La casa automobilistica, controllata dal governo di Pechino, sta negoziando un investimento in Italia in cambio di un ruolo più rilevante per la società tech nelle infrastrutture di telecomunicazione italiane, scrive il “Corriere”. Il tutto in un momento decisivo: le gare per il 5G sono in corso
Dongfeng, colosso dell’automobile controllato dal partito-stato cinese, starebbe chiedendo, in cambio di un investimento produttivo in Italia, un ruolo più importante nelle reti italiane per Huawei, società cinese che, per respingere le accuse di spionaggio per conto del governo cinese, ripete ormai da anni di essere privata? È quanto emerge da un articolo di Federico Fubini sul Corriere della Sera.
Il titolo è un programma: “Dongfeng, ecco le (pesanti) richieste cinesi in cambio dell’investimento in Italia”. Oltre alle pressioni sui dazi e alla richiesta di una mappatura di dove e come poter apprendere la cooperazione nell’intelligenza artificiale, i negoziatori cinesi hanno “iniziato a sollecitare il governo su un ruolo di Huawei nelle infrastrutture di telecomunicazioni in Italia”, si legge. Spiega il Corriere che, dopo le misure annunciate dalla Commissione europea sui fornitori ad alto rischio nelle reti, “dalla Cina si punta a un ritorno del gruppo di Shenzhen”, ovvero Huawei, “in Europa attraverso l’Italia, forse facendo leva sulle soluzioni di connettività delle auto”.

Estratti del dataset:
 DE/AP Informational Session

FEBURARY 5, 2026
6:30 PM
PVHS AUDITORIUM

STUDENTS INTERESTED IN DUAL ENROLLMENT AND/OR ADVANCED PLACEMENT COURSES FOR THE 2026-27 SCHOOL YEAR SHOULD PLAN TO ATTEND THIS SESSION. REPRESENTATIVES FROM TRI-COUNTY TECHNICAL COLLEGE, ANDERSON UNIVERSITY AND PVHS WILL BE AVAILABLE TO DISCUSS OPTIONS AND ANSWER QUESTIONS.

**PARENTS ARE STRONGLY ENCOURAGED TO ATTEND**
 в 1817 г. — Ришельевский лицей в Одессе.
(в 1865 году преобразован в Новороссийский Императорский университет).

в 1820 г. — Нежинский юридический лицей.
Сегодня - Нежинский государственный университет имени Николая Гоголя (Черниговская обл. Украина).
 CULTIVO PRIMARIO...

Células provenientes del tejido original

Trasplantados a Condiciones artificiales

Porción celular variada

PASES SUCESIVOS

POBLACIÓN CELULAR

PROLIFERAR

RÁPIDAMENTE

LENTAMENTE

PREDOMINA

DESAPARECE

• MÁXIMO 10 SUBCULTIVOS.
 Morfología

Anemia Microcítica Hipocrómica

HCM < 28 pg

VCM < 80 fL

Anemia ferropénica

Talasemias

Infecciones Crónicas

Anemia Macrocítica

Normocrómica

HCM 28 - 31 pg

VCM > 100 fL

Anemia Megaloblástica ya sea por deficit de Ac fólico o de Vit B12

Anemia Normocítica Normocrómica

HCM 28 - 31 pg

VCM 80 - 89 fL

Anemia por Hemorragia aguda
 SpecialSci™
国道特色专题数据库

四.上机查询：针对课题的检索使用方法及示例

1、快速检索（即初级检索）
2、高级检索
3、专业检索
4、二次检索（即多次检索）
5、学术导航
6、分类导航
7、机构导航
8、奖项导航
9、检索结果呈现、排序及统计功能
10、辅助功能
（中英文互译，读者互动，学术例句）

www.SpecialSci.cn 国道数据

Compiti da svolgere:
1. Trascriva senza modifiche la parte del brano che inizia con le parole contenenti "La casa automobilistica, controllata" e termina con "Corriere della Sera.".
2. Indichi se ciascuna delle seguenti affermazioni concorda con il brano, rispondendo sì o no e citando testualmente le parole decisive: (a) Dongfeng è controllata dal governo di Pechino; (b) le gare per il 5G si sono già concluse; (c) l'articolo del Corriere della Sera è firmato da Federico Fubini.
Le voci non hanno alcun legame con il brano.

Risultati per compito:
1.
La casa automobilistica, controllata dal governo di Pechino, sta negoziando un investimento in Italia in cambio di un ruolo più rilevante per la società tech nelle infrastrutture di telecomunicazione italiane, scrive il “Corriere”. Il tutto in un momento decisivo: le gare per il 5G sono in corso
Dongfeng, colosso dell’automobile controllato dal partito-stato cinese, starebbe chiedendo, in cambio di un investimento produttivo in Italia, un ruolo più importante nelle reti italiane per Huawei, società cinese che, per respingere le accuse di spionaggio per conto del governo cinese, ripete ormai da anni di essere privata? È quanto emerge da un articolo di Federico Fubini sul Corriere della Sera.

2.
(a) Sì: «controllata dal governo di Pechino».
(b) No: «le gare per il 5G sono in corso».
(c) Sì: «un articolo di Federico Fubini sul Corriere della Sera».